* What is asked:
Could you write out the data again with every "horse's" switched to "pony's" and nothing else changed? Leave out the pictures.

── Extracted information ──

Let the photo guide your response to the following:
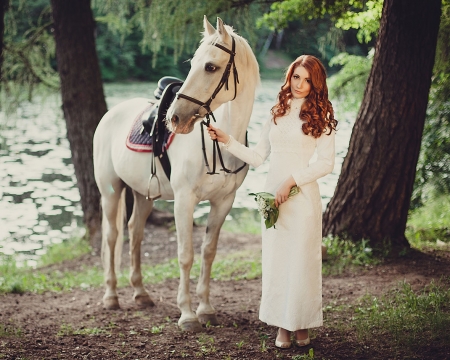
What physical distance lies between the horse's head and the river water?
518 centimetres

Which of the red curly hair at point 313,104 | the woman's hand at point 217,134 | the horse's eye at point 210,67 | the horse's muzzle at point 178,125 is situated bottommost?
the woman's hand at point 217,134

───

* Reply:
Let the photo guide your response to the following:
What physical distance lies between the pony's head and the river water?
518 centimetres

Which of the red curly hair at point 313,104 | the woman's hand at point 217,134 | the pony's eye at point 210,67 | the pony's muzzle at point 178,125 is situated bottommost?
the woman's hand at point 217,134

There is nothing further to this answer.